The Government of Colombia is a republic with separation of powers into executive, judicial and legislative branches. 
Its legislature has a congress,
its judiciary has a supreme court, and
its executive branch has a president.
 
The citizens of Colombia cast votes concerning their government, and they employ a public sector office for an inspector general to oversee the public interface of the government.  This safeguards the public, and guarantees the human rights spelled out in the Constitution of 1991, which provides the framework for a welfare state and a unitary republic.

Colombia has "control institutions" that mix government and public officials, who work alongside one another. For example, the public's inspector general works closely with the government's controller general, whose job it is to ensure governmental fiscal responsibility. An independent Ombudsman deals with maladministration complaints and functions.

Executive

The executive branch of power in Colombia is headed by the President of the Republic. He is supported by the Vice President of Colombia, the Council of Ministers and Government entities of Colombia| Administrative Departments of Colombia. The government is in charge of creating and developing policies concerning Colombia, while the governors of the Departments of Colombia are elected by popular vote to represent the president and the executive branch of government. 
Mayors are subordinated to the governors, who are the maximum representatives of the executive branch of government at a municipal level. Mayors are also elected in regional elections, along with the department governors.

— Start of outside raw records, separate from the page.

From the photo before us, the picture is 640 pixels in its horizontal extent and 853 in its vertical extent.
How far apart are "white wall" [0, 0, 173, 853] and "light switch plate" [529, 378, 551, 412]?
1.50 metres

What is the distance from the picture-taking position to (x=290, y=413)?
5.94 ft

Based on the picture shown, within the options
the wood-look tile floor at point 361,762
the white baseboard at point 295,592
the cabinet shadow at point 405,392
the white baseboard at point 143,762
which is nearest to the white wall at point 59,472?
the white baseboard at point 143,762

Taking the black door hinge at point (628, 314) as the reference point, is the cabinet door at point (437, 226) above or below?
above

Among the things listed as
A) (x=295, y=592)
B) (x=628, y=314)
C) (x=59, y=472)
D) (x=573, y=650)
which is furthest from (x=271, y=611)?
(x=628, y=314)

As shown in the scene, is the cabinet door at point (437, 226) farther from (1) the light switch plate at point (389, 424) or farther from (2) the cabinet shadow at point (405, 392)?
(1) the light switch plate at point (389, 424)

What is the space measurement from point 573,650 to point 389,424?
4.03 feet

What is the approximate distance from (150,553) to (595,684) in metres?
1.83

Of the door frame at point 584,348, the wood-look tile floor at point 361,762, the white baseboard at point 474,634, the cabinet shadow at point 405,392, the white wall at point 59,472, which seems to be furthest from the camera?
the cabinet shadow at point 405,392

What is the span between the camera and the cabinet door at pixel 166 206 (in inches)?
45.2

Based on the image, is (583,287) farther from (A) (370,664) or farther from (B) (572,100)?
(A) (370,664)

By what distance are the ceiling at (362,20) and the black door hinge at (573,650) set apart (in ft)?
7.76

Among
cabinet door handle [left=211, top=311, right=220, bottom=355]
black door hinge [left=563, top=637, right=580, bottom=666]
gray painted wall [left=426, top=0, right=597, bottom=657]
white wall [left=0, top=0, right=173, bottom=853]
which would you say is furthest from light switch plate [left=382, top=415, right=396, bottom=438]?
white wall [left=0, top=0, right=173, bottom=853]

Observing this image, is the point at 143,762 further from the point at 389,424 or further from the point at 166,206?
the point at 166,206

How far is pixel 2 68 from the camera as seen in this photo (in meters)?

In 2015,  Colombia's Congress limited presidency to single term, preventing the president from seeking re-election.

Legislative
The legislative branch is the branch that makes laws. Representatives are elected by the people and support their thoughts in government.

Judiciary

The judiciary of Colombia (Spanish: Rama Judicial de Colombia) is a branch of the State of Colombia that interprets and applies the laws of Colombia, to ensure equal justice under law, and to provide a mechanism for dispute resolution. The judiciary comprises a hierarchical system of courts presided over by judges, magistrates and other adjudicators.

Colombia is a centralized state, thus there is only one jurisdiction (with the exception of special indigenous jurisdictions), which is functionally divided by subject matter into an ordinary, penal, administrative, disciplinary, constitutional and special jurisdictions (military, peace, and indigenous matters).